Snowmaggedon

SNOWMAGGEDON!!

January 31, 2022

It got very quiet that night. Kind of like Christmas Eve, if a little less twinkly. The supermarket parking lots were empty. It was so still that I could hear the click and buzz of streetlights going red to green. Every passing car was an event.

It was the overture to the Blizzard of 2022, quiet and beautiful as a snow globe.

That was followed by the universal hushing sound we use to help babies fall asleep. Sometimes, when it’s icy, it sounds like a hiss — like butter on a hot skillet, or (if you hate snow no matter what) like Voldemort slithering down a long corridor.

On Friday night, I was counting on a sleepy weekend, swaddled in a deep silence. I didn’t mind. I was reading a long novel, and my husband and I were re-watching all of the Harry Potter movies — because at this point in the pandemic, I’m happy to regress to my 10-year-old self.

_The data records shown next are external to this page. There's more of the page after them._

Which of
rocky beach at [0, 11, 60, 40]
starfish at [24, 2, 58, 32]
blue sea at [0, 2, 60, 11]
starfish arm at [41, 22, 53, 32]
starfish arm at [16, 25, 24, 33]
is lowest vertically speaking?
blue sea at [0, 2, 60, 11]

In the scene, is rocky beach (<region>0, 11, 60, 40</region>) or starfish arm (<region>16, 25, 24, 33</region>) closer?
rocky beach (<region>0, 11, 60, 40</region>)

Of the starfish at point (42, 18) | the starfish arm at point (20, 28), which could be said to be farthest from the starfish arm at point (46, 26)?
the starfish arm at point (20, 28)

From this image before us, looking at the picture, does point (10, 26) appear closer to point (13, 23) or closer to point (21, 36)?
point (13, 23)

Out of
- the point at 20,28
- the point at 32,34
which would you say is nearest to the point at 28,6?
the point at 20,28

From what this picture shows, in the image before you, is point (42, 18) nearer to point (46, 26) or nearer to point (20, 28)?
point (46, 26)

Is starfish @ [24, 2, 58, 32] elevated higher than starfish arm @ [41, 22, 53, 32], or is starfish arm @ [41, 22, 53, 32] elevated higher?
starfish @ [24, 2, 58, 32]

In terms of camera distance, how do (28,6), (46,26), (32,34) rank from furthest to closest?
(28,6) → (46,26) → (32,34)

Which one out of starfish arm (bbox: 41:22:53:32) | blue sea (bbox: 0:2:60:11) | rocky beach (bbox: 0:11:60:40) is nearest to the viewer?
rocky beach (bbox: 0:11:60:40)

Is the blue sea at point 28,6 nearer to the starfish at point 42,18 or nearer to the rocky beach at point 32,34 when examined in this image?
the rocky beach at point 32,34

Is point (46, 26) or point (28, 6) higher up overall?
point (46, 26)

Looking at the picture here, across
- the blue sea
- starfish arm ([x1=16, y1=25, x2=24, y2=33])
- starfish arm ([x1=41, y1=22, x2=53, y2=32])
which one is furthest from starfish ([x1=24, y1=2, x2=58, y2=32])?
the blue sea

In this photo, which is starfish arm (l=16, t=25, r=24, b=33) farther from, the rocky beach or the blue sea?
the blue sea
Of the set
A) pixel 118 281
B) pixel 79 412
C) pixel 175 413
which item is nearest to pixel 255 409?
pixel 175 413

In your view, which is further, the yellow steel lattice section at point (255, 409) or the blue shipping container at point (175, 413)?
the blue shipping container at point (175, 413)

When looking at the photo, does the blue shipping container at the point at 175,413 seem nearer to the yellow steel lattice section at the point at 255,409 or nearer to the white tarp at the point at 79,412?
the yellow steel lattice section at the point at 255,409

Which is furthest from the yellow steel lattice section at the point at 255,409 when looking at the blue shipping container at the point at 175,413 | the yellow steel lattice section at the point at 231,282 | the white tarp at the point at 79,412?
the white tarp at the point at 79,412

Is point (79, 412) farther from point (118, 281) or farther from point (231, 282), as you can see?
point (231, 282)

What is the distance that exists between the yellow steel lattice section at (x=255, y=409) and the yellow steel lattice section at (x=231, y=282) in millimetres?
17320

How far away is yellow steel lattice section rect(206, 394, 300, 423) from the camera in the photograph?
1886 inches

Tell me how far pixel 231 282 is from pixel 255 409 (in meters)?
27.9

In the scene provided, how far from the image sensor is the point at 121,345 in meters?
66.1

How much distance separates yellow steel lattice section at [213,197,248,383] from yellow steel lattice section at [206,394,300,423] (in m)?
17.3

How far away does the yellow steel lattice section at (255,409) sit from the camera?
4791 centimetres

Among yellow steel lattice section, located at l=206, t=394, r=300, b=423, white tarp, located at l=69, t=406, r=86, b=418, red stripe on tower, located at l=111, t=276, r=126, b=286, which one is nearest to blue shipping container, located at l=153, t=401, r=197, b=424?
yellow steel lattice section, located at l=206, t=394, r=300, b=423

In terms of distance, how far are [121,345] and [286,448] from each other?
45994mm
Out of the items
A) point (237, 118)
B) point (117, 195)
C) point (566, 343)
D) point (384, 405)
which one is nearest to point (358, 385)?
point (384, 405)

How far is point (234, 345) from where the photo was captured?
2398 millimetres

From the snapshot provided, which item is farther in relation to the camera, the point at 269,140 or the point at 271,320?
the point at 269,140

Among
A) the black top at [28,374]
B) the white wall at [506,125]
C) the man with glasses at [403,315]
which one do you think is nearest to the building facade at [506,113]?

I knew we were in for a big storm but having lived in New England for most of my life, I do not panic when the local newscasters start hyperventilating three days in advance. I’ve been fooled by forecasts of Snowmageddon before. And anyway, the fridge was stocked and we have a generator should the power go down. I thought I was prepared.

I went to bed, blankets piled high, hoping for that lovely sleep that comes from the cotton-wool-wrapped quiet of falling snow. I thought I’d wake up to the sound of snowplows scraping and spraying salt, maybe a few hardy souls determined to get a start on a long day of shoveling, kids jumping into snowbanks.

I planned to spend the day moving from couch to kettle to desk to couch and enjoy the pause. I would be like that horse who stopped in the snowy woods, though in my case, I’d be choosing between hot chocolate or another cup of tea. I might even take a nap.

But I was woken in the middle of the night by King Lear’s howling wind: raging and blowing and cracking its cheeks. I was riding over Kansas with Dorothy in that deafening tornado. I was on the high seas in a sinking schooner.

The powerful blasts were punctuated at random intervals by loud, echoing thuds. That was scary, tree branches, no doubt. Or Deatheaters, the fiends that can break into a place as fortified as Azkaban prison and suck the life out of you.

It snowed all morning, and it snowed all afternoon, but how much it snowed was hard to tell because of the wind. And the wind was in charge, howling, whistling and moaning; loud as an airliner in flight, which is about 80 decibels. By late afternoon, the roaring was the only sound. It pressed against my ears; it was a little like being underwater.

I wasn’t in any real danger from storm Kenan, though it was dangerous and deadly. People didn’t get to the hospital in time. Homes and businesses were flooded and smashed to bits. As of Sunday morning, 55,000 Massachusetts residents were still without power, in frigid temperatures. There will be millions of dollars in damage and countless lives upended. My neighbors, my city, my state will pay a high price.

But maybe it was just our turn.

New England has been relatively lucky in the no-win game of climate change roulette. We’ve been spared the worst wildfires, droughts, disastrous water shortages and killer hurricanes suffered by the rest of our hemisphere, the rest of our world.

The science explains how our warming climate raises surface temperatures. How, in turn, that creates additional water vapor, which can increase the frequency of extreme snowstorms. And then there’s the reality of our melting icecaps, which contribute to sea level rise, and flooding. Maybe you saw the photos of Long Wharf in Boston, already underwater by high tide early Saturday morning.

The Weather Channel’s ratings go through the roof during bad storms; we tune in for the smart maps and hour-to-hour forecasts. But we pay less attention to the Weather Channel’s warnings about the inevitable climate consequences of warming oceans, melting ice, fossil fuel emissions, deforestation and the rest of the ways we’re bringing this upon ourselves.